The second calculation is not incorrect, but it does need clarification: this pump is 80 percent efficient at half its displacement. Due to the relatively constant leakage losses of 10 L/min, a pump tested under the same conditions will be 90% efficient at 100% displacement (100 L/min) – but 0% efficient at 10% displacement (10 L/min).

If you visualize the various leakage paths as fixed orifices, then you can explain why pump leakage is constant at any given pressure and temperature. The fluid flow rate through an orifice is a function of its diameter (and shape), fluid pressure drop, and viscosity. Accordingly, if these variables do not change, leakage will remain constant, regardless of displacement or shaft speed.

Mechanical/Hydraulic Efficiency

To determine the mechanical/hydraulic efficiency of a pump, the actual drive torque required and its theoretical torque are compared. Mechanical/hydraulic efficiency of 100% means the hydraulic pump needs no torque to provide flow at zero pressure. In reality, mechanical and fluid frictions prevent this from happening.

${\eta }_m=\frac{Pump\ output\ power\ assuming\ no\ leakage}{Actual\ power\ delivered\ to\ pump}\times 100\%$

${\eta }_m=\frac{p\times Q_T}{T_A\times N}\times 100\%$

p is the discharge pressure of the pump, Q_T is the theoretical pump flow rate, T_A is the actual torque delivered to the pump, and N is the rotational speed of the pump shaft.

The mechanical efficiency of a pump can also be calculated by considering torque:

${\eta }_m=\frac{Teoretical\ torque\ required\ to\ drive\ the\ pump}{Actual\ torque\ provided\ to\ the\ pump}\times 100\%$

${\eta }_m=\frac{T_T}{T_A}\times 100\%$

This is sometimes called torque efficiency, which is a function of speed and fluid viscosity. As viscous friction is viscous-dependent, higher pump speeds result in lower efficiency. Despite reducing viscous losses, lower viscosity negatively impacts volumetric efficiency.

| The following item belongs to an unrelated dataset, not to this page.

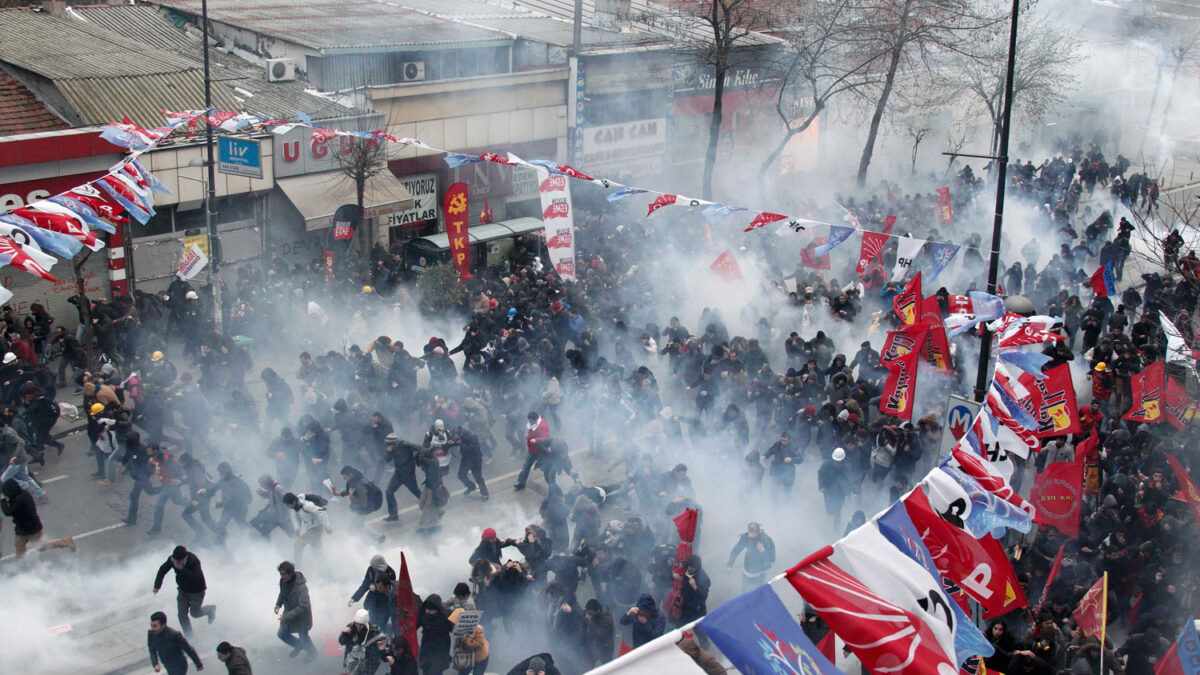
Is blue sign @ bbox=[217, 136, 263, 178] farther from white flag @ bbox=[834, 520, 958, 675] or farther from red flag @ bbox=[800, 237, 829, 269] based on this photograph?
white flag @ bbox=[834, 520, 958, 675]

There are many similarities between the design phases of the centrifugal pump and the induction motor. They have similar features in that each can be modified by the designer by changing only two major components. A motor consists of a rotor and a stator. Centrifugal pumps, however, use their impeller and volute (or diffuser) to move fluid. The impeller is the first component to investigate when assessing centrifugal pump efficiency.

For any impeller, we know that its head varies as a square of the change in speed. By doubling the speed, the head will increase four times as much. The same applies to small changes in diameter if you keep the speed constant. Similar principles apply to flow through an impeller, but here it is directly proportional to the change in diameter or speed—double either, and the flow will double. The change in rotational speed or diameter of an impeller actually refers to the peripheral speed of a point at its periphery. This speed determines how much head and flow an impeller can produce.

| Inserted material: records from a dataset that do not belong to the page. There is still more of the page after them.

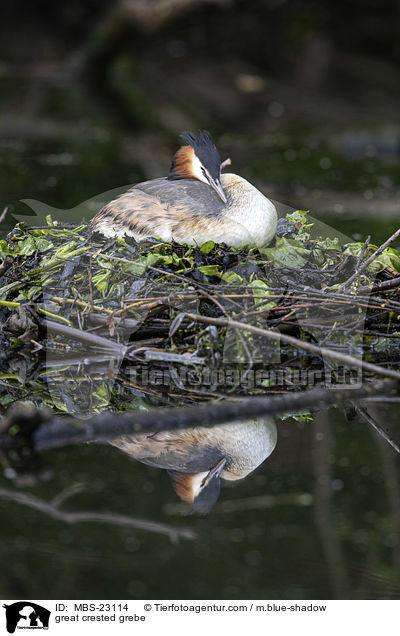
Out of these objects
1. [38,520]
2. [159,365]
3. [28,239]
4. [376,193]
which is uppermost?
[376,193]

Today, the starting point of the design of a pump is “specific speed.” It is expressed based on the rotational speed, head, and flow rate, as follows:

$N_S=\frac{nQ^{\frac{1}{2}}}{H^{\frac{3}{4}}}$

In conclusion, overall efficiency is determined by multiplying efficiencies together. Based on an input flow and pressure, the overall efficiency can be used to determine how much drive power is needed for a hydraulic pump. The more efficient the pump, the less energy it will use for a given flow rate and pressure, and the less efficient, the more energy will be lost to heat.

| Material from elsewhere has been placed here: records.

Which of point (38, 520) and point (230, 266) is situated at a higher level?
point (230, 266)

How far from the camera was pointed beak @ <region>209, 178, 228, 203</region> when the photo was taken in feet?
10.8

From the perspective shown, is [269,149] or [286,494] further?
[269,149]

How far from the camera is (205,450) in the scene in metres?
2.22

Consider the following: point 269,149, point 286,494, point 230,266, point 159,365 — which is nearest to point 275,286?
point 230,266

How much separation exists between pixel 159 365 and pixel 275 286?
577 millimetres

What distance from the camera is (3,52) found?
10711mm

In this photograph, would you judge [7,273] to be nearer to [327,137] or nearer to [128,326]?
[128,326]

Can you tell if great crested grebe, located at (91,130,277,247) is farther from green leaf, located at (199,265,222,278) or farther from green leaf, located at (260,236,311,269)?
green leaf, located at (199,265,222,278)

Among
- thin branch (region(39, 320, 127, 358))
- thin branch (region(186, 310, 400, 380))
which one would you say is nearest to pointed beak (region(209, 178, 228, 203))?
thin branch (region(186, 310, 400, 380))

$\eta ={\eta }_v{\eta }_m$

$\eta =\frac{pQ_A}{T_AN}\times 100\%$

To learn more about pumps, you can read the following PDF.

Pumps and pumping system

Factors Affecting Pump Efficiency

The efficiency of a centrifugal pump is influenced by various factors:

The minimum thermal flow is maintained in recirculation lines to prevent cavitation during low flow pump operation. As an inevitable result, the pump becomes less efficient.
The internal surface roughness is an important consideration. Smooth surfaces in pump internals contribute to high efficiency.
The efficiency of centrifugal pumps decreases as wear rings clearance increases. The wear rings reduce the clearance between the pump casing and the impeller.
A higher fluid viscosity reduces pump efficiency.
The efficiency will decrease due to mechanical losses in couplings, bearings, packings, and so on.
The trimming of impellers will decrease efficiency.